> ABOUT THIS EXERCISE: Excluding pictures, retype exactly the lines from the one with "class: Mammalia" through the end of the records that follow.

::: DATA FOR PROCESSING

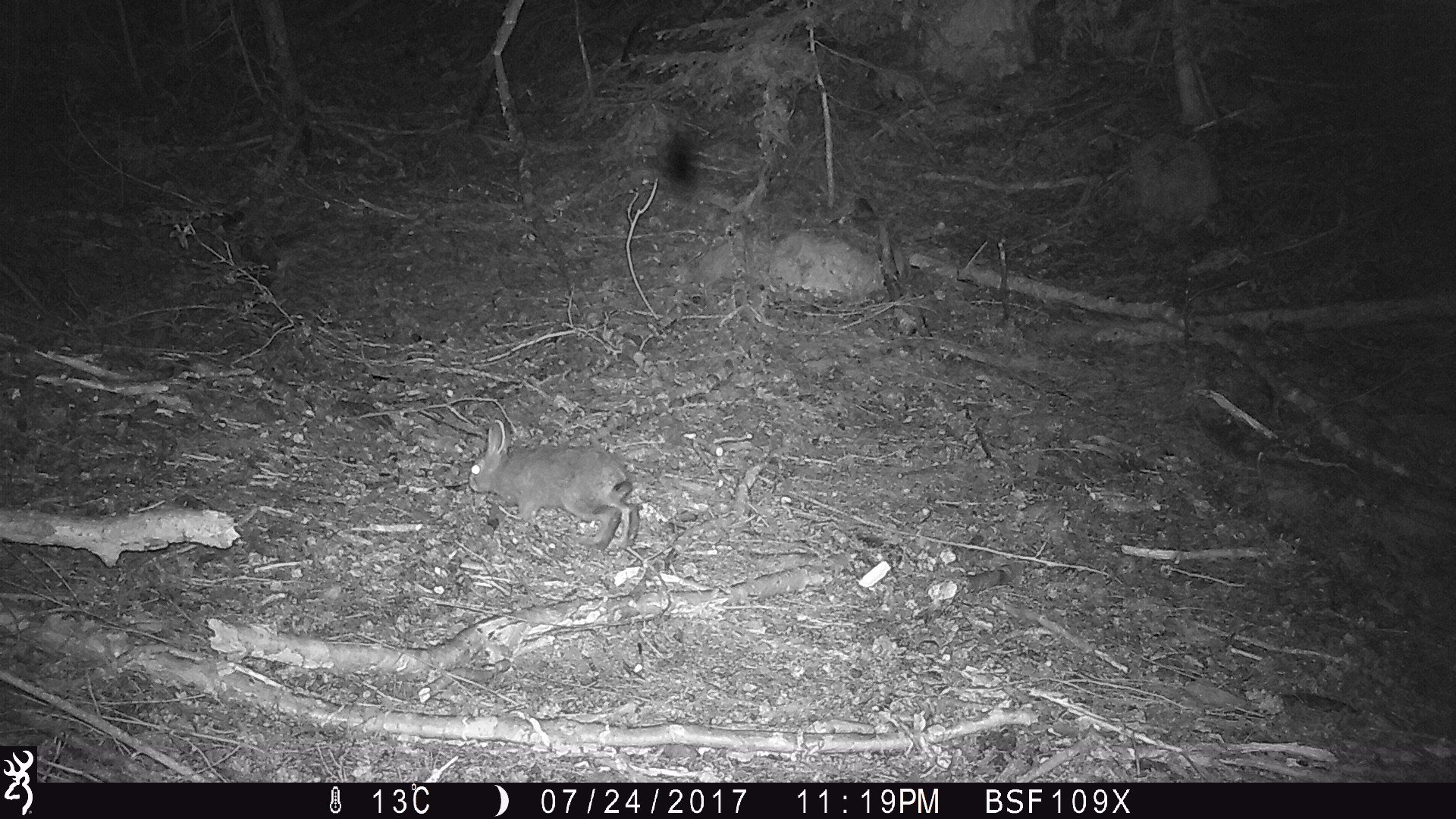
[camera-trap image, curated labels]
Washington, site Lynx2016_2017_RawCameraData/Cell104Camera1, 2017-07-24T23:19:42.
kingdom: Animalia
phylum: Chordata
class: Mammalia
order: Lagomorpha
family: Leporidae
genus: Lepus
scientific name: Lepus americanus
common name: snowshoe hare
Lepus americanus (snowshoe hare). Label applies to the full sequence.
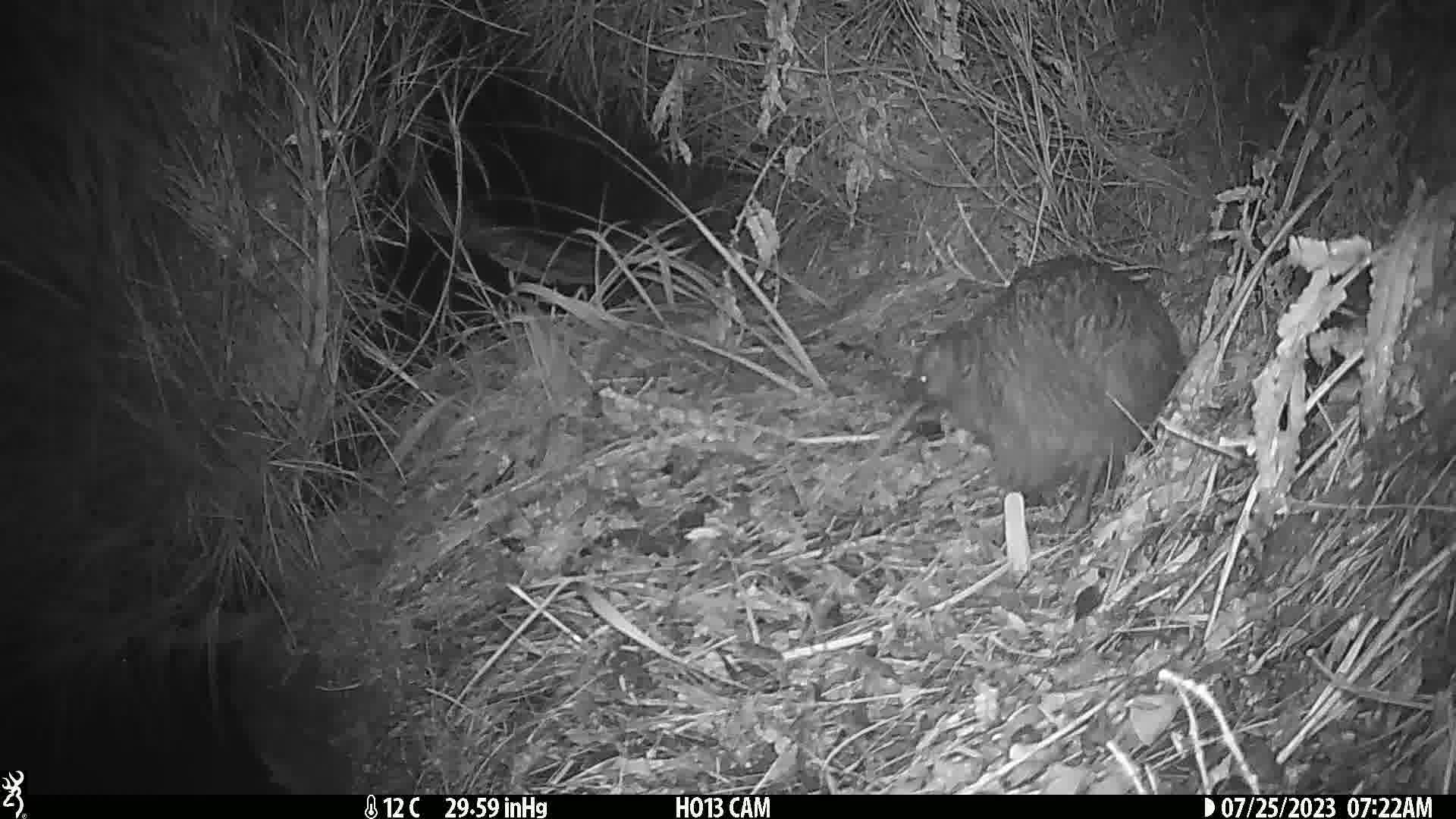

::::::

> SOLUTION BELOW:
class: Mammalia
order: Lagomorpha
family: Leporidae
genus: Lepus
scientific name: Lepus americanus
common name: snowshoe hare
Lepus americanus (snowshoe hare). Label applies to the full sequence.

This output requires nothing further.